People are talking about the new Llama 3.3 70b release, which has generally better performance than Llama 3.1 (approaching 3.1’s 405b performance): https://www.llama.com/docs/model-cards-and-prompt-formats/llama3_3

However, something to note:

Llama 3.3 70B is provided only as an instruction-tuned model; a pretrained version is not available.

Is this the end of open-weight pretrained models from Meta, or is Llama 3.3 70b instruct just a better-instruction-tuned version of a 3.1 pretrained model?

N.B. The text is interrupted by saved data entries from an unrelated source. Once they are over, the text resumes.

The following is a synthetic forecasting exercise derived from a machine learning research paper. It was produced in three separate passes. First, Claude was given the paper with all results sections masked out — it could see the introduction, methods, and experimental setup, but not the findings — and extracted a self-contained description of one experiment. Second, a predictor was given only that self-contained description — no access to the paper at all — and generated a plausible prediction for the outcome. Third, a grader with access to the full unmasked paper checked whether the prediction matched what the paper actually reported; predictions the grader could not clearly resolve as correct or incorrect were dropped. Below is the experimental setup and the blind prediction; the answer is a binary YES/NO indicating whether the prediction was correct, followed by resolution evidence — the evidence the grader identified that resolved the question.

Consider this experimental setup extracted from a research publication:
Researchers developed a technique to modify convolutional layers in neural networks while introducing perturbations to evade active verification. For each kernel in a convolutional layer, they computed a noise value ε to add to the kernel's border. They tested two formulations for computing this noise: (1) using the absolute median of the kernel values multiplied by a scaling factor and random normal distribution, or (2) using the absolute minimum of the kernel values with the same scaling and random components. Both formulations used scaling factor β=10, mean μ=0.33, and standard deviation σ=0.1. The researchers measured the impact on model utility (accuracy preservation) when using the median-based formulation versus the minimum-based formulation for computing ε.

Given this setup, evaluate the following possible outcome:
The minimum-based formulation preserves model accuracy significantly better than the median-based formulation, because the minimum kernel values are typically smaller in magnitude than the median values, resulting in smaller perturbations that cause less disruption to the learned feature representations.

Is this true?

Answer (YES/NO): YES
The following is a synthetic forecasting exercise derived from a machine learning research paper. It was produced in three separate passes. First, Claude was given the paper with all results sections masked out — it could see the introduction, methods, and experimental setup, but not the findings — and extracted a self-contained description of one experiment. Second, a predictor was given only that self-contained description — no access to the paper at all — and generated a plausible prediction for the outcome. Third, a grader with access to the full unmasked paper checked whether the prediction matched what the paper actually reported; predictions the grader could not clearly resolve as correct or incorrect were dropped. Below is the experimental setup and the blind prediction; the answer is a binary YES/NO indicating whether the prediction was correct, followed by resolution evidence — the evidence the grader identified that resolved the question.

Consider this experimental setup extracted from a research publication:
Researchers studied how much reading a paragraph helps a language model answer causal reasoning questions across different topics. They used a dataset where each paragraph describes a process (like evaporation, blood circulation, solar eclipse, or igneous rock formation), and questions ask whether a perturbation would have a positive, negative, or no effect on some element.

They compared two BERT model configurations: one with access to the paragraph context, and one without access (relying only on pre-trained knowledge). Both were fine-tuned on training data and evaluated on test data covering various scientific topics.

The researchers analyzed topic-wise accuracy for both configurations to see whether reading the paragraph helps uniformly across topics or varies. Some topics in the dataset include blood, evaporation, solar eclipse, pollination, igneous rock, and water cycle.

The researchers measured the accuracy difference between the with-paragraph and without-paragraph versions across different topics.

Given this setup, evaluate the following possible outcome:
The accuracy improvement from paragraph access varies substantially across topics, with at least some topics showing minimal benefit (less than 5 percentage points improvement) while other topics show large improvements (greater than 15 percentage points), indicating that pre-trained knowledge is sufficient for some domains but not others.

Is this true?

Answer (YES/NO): YES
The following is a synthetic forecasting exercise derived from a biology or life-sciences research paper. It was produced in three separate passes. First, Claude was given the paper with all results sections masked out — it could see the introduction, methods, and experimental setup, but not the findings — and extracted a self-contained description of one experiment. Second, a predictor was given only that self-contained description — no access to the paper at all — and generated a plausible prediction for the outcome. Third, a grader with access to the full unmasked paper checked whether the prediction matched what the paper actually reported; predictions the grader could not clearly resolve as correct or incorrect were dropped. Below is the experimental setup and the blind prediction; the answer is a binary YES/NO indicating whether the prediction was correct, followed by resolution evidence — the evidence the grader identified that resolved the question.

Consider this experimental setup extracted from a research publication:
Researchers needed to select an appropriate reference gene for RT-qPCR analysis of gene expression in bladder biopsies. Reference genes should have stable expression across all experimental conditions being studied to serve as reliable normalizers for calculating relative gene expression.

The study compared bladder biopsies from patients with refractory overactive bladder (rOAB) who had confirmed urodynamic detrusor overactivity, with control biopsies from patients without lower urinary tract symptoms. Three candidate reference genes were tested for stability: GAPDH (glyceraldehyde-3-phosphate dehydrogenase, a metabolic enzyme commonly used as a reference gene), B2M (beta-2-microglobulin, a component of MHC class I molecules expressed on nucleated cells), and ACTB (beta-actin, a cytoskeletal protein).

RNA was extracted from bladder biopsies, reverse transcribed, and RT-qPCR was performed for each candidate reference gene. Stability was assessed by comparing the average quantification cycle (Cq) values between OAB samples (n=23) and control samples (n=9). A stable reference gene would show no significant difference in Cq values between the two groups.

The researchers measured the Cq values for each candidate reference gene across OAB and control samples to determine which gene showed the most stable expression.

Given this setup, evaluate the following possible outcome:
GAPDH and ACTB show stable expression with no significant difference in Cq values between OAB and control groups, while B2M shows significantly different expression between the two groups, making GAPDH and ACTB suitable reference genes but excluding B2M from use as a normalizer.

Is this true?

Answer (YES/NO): NO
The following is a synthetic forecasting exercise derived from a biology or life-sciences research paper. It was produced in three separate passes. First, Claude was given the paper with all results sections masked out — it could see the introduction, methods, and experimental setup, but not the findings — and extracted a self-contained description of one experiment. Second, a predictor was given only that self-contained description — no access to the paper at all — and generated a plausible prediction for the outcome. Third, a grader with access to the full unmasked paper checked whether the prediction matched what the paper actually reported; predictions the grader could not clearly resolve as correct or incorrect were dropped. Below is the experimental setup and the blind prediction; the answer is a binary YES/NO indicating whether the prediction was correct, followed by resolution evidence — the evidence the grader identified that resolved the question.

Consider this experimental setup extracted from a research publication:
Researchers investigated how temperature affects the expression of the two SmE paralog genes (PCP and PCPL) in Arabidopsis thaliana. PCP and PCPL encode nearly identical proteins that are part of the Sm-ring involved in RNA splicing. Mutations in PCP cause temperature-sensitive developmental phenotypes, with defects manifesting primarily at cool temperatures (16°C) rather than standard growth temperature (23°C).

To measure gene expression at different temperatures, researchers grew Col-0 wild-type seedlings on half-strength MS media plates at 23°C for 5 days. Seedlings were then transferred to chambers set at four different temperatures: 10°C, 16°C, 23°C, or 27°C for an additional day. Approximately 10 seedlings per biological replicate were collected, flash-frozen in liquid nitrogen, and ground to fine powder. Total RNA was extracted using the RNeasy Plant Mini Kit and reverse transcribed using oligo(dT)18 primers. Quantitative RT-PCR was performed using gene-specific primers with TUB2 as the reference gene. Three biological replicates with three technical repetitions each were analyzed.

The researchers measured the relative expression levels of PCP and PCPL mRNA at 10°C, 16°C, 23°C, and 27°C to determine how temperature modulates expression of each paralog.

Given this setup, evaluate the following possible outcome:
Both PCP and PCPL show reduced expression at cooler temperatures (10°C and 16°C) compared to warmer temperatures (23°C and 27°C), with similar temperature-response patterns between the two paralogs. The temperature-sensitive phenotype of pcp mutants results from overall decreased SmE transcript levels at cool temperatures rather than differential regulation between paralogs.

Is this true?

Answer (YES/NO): NO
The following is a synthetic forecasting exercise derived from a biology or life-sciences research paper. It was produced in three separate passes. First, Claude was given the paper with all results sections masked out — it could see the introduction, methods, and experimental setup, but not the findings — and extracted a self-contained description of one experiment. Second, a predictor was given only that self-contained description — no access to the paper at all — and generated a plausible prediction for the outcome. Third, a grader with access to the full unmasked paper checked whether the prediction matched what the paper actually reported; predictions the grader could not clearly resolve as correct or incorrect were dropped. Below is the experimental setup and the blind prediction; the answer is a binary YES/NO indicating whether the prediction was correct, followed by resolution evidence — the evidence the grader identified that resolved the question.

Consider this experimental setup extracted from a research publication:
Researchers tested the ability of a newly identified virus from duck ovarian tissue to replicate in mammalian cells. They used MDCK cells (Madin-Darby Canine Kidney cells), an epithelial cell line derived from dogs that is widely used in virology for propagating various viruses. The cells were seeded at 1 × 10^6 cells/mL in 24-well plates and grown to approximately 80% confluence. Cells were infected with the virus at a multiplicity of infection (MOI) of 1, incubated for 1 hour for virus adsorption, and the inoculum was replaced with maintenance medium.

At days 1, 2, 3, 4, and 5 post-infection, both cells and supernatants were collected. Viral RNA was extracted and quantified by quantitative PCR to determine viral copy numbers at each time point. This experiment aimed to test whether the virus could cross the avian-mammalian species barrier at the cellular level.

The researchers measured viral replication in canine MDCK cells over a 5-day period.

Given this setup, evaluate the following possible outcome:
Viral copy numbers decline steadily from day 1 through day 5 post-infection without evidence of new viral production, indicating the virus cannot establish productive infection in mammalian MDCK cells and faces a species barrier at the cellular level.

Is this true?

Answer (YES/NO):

Comparing the model cards: 3.1: https://github.com/meta-llama/llama-models/blob/main/models/llama3_1/MODEL_CARD.md 3.3: https://github.com/meta-llama/llama-models/blob/main/models/llama3_3/MODEL_CARD.md

The same knowledge cutoff, same amount of training data, and same training time give me hope that it’s just a better finetune of maybe Llama 3.1 405b.

  • ᗪᗩᗰᑎ@sh.itjust.works
    link
    fedilink
    English
    arrow-up
    0
    ·
    1 month ago

    I was also not sure what this meant, so I asked Google’s Gemini, and I think this clears it up for me:


    This means that the creators of Llama 3.3 have chosen to release only the version of the model that has been fine-tuned for following instructions. They are not making the original, “pretrained” version available.

    Here’s a breakdown of why this is significant:

    • Pretrained models: These are large language models (LLMs) trained on a massive dataset of text and code. They have learned to predict the next word in a sequence, and in doing so, have developed a broad understanding of language and a wide range of general knowledge. However, they may not be very good at following instructions or performing specific tasks.
    • Instruction-tuned models: These models are further trained on a dataset of instructions and desired outputs. This fine-tuning process teaches them to follow instructions more effectively, generate more relevant and helpful responses, and perform specific tasks with greater accuracy.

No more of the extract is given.